== Stated goal ==
Copy out, word for word, the whole forum thread below about getting gold back from gold-plated computer pins.

== Document ==
· · · · ·

# Rookie in need of help plz



## Arekkusu28 (Aug 5, 2016)

Im new at this. I jumped the gun before doing more research on what steps I need to take and in what order. You read and hear different things from different sources. I put about 150+ grams of gold plated computer pins directly into aqua regia. Obviously all the metals are dissolved but i'm curious if I can still precipitate just the gold using SMB after neutralizing the acid or because other metals are present probably copper and possibly nickle do I need to get those other metals out before precipitating the gold?


----------



## myfalconry76 (Aug 6, 2016)

I did this and it turned almost black. After denoxing the nitric I precipitated and got gold powder back. Granted I may have lost values, but I did reclaim gold chloride. I then washed it in hot hcl and it came out to 1.1gram.


----------



## Arekkusu28 (Aug 6, 2016)

Yes my solution is black. How did you denox it? Urea? Did you use SMB to precipitate the gold?


----------



## Topher_osAUrus (Aug 6, 2016)

myfalconry76 said:


> I did this and it turned almost black. After denoxing the nitric I precipitated and got gold powder back. Granted I may have lost values, but I did reclaim gold chloride. I then washed it in hot hcl and it came out to 1.1gram.

· · · · ·

== Extracted information ==
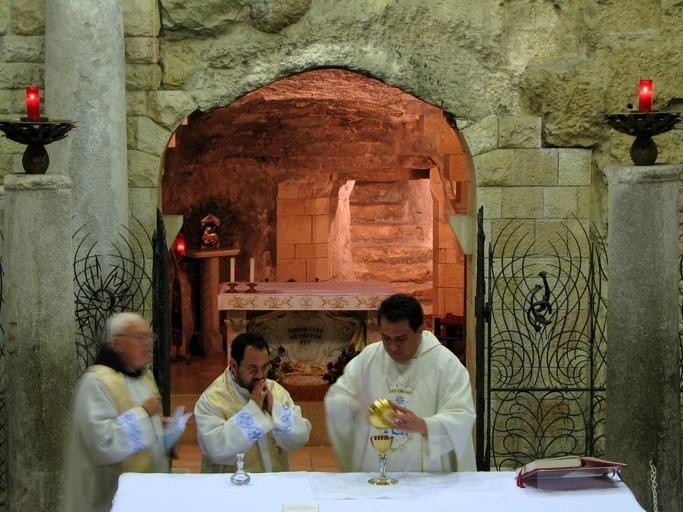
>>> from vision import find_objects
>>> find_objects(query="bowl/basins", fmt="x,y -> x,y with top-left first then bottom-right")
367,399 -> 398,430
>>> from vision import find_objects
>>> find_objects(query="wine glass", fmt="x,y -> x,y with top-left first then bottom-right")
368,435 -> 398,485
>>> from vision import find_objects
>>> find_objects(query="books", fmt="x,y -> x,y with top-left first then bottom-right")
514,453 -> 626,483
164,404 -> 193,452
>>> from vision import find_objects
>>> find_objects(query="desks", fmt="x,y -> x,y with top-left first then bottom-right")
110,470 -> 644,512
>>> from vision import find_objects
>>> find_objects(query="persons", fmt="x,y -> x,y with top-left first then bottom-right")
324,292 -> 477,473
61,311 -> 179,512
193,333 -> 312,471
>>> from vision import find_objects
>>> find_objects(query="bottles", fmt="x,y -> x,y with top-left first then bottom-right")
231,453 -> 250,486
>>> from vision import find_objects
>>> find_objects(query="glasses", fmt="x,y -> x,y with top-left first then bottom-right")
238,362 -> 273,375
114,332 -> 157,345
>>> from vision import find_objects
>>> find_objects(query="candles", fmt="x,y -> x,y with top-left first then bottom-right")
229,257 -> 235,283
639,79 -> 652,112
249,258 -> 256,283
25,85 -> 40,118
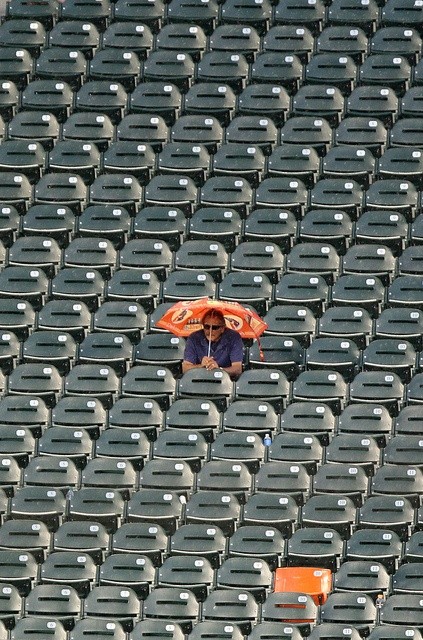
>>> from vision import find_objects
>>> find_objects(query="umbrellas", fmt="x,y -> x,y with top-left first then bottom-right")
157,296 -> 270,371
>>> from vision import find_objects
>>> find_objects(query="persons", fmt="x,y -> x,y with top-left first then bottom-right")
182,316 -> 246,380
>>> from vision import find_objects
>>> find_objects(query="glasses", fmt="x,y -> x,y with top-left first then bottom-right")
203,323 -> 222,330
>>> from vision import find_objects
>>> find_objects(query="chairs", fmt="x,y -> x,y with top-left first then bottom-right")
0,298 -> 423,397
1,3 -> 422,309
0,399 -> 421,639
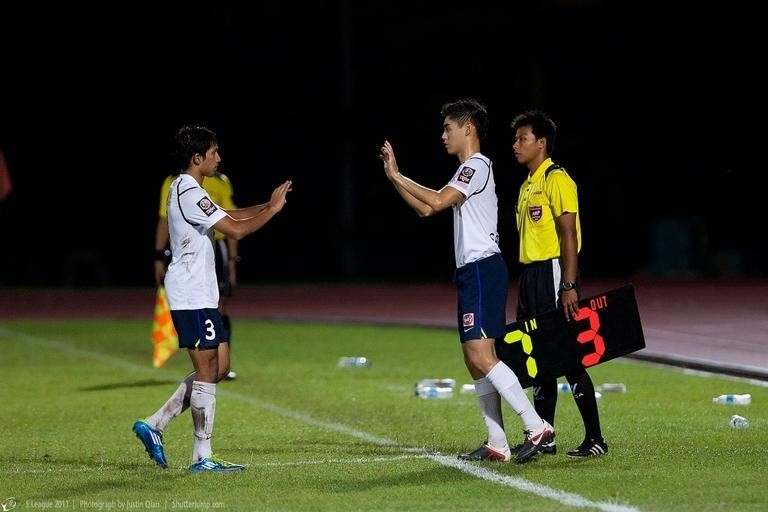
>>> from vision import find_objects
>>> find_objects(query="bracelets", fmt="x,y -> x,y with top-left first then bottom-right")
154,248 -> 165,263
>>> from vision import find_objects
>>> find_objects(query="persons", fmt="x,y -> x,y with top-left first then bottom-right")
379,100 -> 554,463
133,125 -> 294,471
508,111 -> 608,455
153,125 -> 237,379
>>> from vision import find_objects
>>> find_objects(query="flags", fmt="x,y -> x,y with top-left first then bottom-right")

· · · · ·

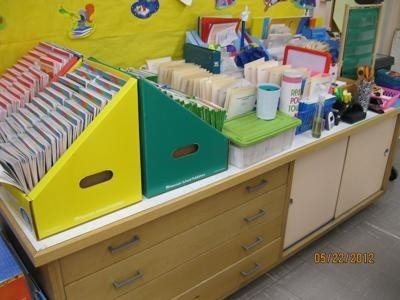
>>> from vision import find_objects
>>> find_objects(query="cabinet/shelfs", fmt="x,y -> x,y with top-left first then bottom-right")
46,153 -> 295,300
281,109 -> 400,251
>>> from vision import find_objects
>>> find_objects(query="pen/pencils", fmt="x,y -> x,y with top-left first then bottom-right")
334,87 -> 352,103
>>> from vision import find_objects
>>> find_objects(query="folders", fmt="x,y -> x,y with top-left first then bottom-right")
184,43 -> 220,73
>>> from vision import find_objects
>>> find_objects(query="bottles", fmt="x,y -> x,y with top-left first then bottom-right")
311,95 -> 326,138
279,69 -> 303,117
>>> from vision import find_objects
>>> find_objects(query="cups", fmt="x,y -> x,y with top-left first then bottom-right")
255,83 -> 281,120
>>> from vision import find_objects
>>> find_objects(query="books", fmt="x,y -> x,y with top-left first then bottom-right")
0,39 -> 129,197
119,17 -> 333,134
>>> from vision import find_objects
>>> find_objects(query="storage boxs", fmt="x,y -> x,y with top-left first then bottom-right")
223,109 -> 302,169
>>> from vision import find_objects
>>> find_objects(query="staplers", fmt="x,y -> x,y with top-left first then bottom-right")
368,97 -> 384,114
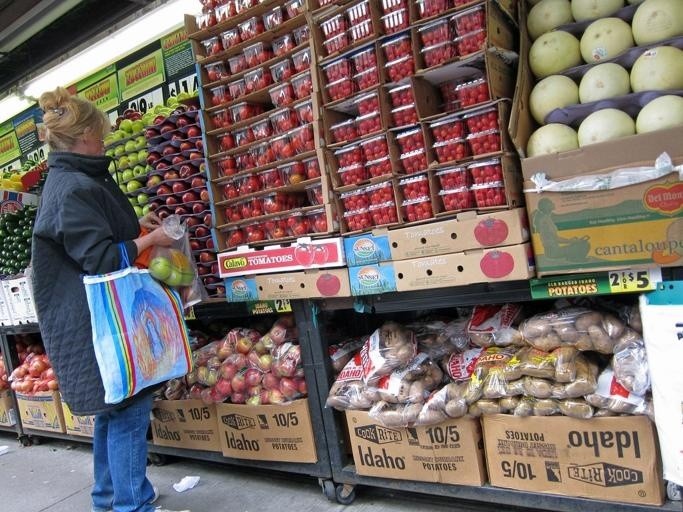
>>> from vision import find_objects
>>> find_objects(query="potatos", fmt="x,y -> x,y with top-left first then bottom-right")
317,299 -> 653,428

· · · · ·

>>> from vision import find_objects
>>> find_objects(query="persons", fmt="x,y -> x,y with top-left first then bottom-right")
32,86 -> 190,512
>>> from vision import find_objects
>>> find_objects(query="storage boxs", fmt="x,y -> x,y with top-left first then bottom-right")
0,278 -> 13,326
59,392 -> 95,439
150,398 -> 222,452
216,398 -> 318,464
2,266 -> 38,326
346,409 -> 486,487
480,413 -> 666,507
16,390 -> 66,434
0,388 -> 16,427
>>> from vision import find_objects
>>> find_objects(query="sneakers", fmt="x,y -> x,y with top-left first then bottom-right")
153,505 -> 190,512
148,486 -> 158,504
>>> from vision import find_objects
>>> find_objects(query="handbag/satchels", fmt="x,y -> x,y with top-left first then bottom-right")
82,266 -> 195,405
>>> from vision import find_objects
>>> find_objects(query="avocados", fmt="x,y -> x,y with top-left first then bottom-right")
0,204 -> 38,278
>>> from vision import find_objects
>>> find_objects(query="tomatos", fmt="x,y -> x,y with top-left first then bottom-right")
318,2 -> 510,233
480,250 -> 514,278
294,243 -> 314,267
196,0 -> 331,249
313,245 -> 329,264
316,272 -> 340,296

· · · · ·

== Exercise answer ==
# Rookie in need of help plz



## Arekkusu28 (Aug 5, 2016)

Im new at this. I jumped the gun before doing more research on what steps I need to take and in what order. You read and hear different things from different sources. I put about 150+ grams of gold plated computer pins directly into aqua regia. Obviously all the metals are dissolved but i'm curious if I can still precipitate just the gold using SMB after neutralizing the acid or because other metals are present probably copper and possibly nickle do I need to get those other metals out before precipitating the gold?


----------



## myfalconry76 (Aug 6, 2016)

I did this and it turned almost black. After denoxing the nitric I precipitated and got gold powder back. Granted I may have lost values, but I did reclaim gold chloride. I then washed it in hot hcl and it came out to 1.1gram.


----------



## Arekkusu28 (Aug 6, 2016)

Yes my solution is black. How did you denox it? Urea? Did you use SMB to precipitate the gold?


----------



## Topher_osAUrus (Aug 6, 2016)

myfalconry76 said:


> I did this and it turned almost black. After denoxing the nitric I precipitated and got gold powder back. Granted I may have lost values, but I did reclaim gold chloride. I then washed it in hot hcl and it came out to 1.1gram.